--- WORK REQUIRED ---
Only the lines starting at the one that contains "What distance from the camera" and running to the end should be repeated, exactly as written.

┄┄┄┄┄┄┄┄┄┄

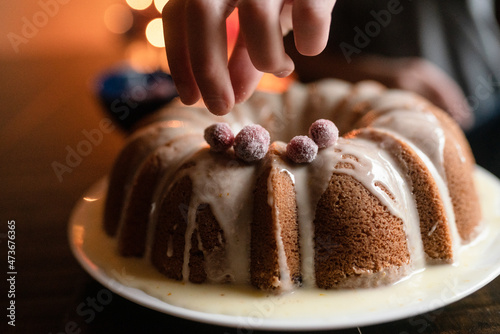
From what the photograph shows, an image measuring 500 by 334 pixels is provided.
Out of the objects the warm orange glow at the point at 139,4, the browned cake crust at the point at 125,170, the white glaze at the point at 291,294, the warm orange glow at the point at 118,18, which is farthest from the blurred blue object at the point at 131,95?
the warm orange glow at the point at 118,18

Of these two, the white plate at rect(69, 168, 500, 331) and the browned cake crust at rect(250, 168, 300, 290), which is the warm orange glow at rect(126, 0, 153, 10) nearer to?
the white plate at rect(69, 168, 500, 331)

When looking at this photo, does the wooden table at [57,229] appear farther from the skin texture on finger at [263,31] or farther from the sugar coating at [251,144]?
the skin texture on finger at [263,31]

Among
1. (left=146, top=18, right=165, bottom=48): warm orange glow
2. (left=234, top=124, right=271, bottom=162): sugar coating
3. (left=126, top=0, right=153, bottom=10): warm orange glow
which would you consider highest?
(left=234, top=124, right=271, bottom=162): sugar coating

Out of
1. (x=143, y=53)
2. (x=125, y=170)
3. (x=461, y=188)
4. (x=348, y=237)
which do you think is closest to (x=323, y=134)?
(x=348, y=237)

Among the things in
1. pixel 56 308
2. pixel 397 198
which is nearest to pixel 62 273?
pixel 56 308

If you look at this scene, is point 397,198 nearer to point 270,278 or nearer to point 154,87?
point 270,278

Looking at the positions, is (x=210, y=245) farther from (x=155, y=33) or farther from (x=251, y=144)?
(x=155, y=33)

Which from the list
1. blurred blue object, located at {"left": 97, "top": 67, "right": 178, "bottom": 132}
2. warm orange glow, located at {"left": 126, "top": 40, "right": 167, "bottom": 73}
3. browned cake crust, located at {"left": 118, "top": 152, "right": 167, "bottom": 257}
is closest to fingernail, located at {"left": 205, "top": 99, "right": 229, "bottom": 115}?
browned cake crust, located at {"left": 118, "top": 152, "right": 167, "bottom": 257}
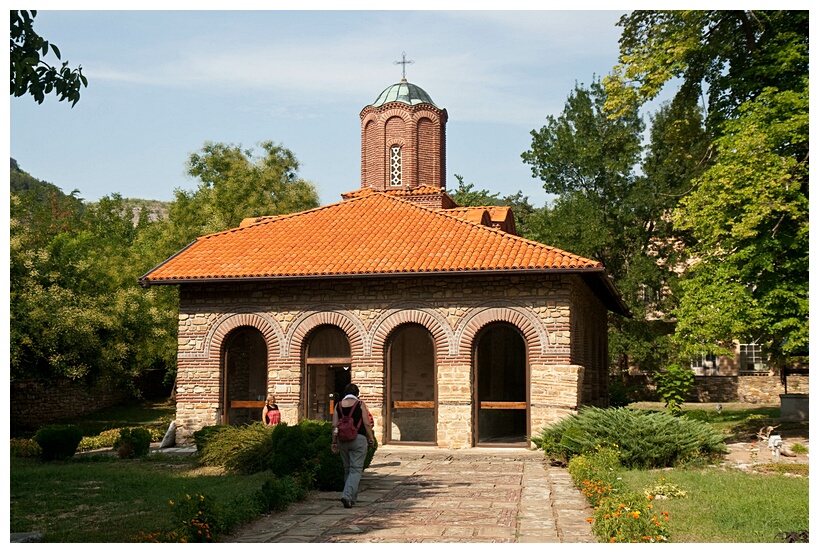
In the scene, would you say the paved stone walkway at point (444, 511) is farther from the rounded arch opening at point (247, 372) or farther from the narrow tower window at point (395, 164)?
the narrow tower window at point (395, 164)

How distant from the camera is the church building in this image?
1697 centimetres

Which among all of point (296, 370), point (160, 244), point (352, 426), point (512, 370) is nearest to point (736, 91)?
point (512, 370)

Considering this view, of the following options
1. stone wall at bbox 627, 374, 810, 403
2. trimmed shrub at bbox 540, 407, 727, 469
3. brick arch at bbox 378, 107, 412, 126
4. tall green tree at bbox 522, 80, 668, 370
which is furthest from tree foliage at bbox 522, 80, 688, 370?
trimmed shrub at bbox 540, 407, 727, 469

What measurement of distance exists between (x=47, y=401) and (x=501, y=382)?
14.1 m

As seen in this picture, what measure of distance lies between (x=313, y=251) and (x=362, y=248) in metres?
1.13

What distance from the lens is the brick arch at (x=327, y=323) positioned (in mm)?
17891

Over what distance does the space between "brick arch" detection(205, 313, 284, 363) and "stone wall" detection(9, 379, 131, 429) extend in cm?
549

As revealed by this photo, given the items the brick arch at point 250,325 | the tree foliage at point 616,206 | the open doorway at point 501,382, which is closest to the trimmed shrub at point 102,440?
the brick arch at point 250,325

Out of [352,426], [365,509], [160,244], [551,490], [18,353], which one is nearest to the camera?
[365,509]

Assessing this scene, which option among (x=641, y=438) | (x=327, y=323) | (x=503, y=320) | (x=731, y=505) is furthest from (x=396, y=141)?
(x=731, y=505)

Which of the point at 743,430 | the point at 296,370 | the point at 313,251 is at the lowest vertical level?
the point at 743,430

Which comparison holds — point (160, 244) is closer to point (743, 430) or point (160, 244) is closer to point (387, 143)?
point (387, 143)

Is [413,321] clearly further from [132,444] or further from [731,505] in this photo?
[731,505]

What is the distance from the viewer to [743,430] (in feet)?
67.5
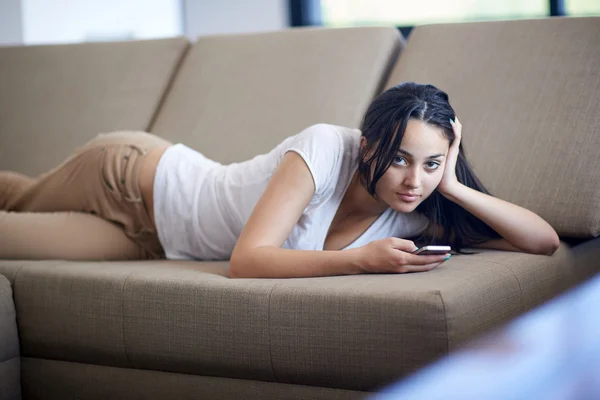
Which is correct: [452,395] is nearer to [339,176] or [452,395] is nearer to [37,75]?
[339,176]

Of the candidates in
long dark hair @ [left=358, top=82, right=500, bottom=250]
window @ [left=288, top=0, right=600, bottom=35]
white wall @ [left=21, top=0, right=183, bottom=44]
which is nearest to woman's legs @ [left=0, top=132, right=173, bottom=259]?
long dark hair @ [left=358, top=82, right=500, bottom=250]

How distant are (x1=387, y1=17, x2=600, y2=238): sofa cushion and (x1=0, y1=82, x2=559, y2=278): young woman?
0.39ft

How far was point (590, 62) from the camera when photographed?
2000mm

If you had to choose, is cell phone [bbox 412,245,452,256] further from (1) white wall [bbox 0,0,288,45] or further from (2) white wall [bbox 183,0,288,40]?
(2) white wall [bbox 183,0,288,40]

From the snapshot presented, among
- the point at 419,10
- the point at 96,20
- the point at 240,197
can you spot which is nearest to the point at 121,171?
the point at 240,197

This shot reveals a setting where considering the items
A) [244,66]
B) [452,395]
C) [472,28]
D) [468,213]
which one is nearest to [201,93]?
[244,66]

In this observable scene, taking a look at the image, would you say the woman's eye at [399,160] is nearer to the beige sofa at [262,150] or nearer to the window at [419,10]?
the beige sofa at [262,150]

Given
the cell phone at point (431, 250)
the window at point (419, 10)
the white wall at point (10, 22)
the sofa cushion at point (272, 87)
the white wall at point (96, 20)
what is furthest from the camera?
the window at point (419, 10)

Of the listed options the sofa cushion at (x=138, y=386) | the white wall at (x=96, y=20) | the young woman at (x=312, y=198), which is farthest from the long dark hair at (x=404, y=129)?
the white wall at (x=96, y=20)

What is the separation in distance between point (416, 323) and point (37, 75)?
1975mm

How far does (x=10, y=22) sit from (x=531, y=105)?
2.94 meters

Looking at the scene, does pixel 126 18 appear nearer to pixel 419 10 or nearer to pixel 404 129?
pixel 419 10

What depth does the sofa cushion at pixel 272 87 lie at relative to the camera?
229 cm

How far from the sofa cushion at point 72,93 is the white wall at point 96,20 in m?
1.40
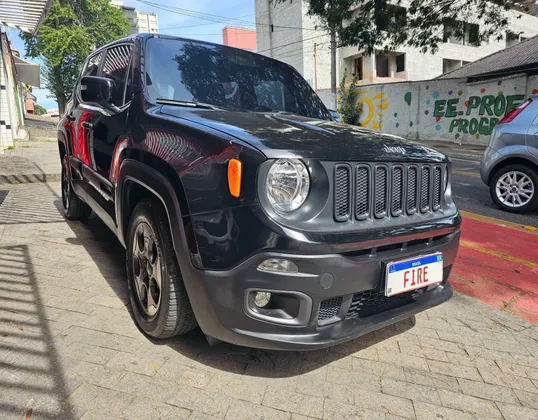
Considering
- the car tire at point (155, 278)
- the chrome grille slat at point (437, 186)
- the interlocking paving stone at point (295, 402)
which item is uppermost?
the chrome grille slat at point (437, 186)

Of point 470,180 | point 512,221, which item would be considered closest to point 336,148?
point 512,221

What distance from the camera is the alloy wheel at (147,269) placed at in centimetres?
231

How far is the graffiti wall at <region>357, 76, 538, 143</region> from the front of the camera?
53.4 feet

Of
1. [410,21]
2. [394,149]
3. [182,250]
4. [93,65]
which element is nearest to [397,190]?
[394,149]

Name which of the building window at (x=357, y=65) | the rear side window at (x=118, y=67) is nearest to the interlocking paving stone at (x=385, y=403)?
the rear side window at (x=118, y=67)

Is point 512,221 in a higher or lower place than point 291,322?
lower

┄┄┄┄┄┄┄┄┄┄

--- SOLUTION TO THIS EXERCISE ---
What distance from the camera is the alloy wheel at (147,269) placed at in centimetres?
231

How far is the graffiti wall at <region>357, 76, 538, 143</region> from the front of the camera?
53.4 feet

Of
1. [410,21]
2. [394,149]
3. [182,250]
4. [93,65]
which element is nearest to [397,190]?
[394,149]

Name which of the building window at (x=357, y=65) | the rear side window at (x=118, y=67) is nearest to the interlocking paving stone at (x=385, y=403)?
the rear side window at (x=118, y=67)

Is point 512,221 in a higher or lower place than point 291,322?
lower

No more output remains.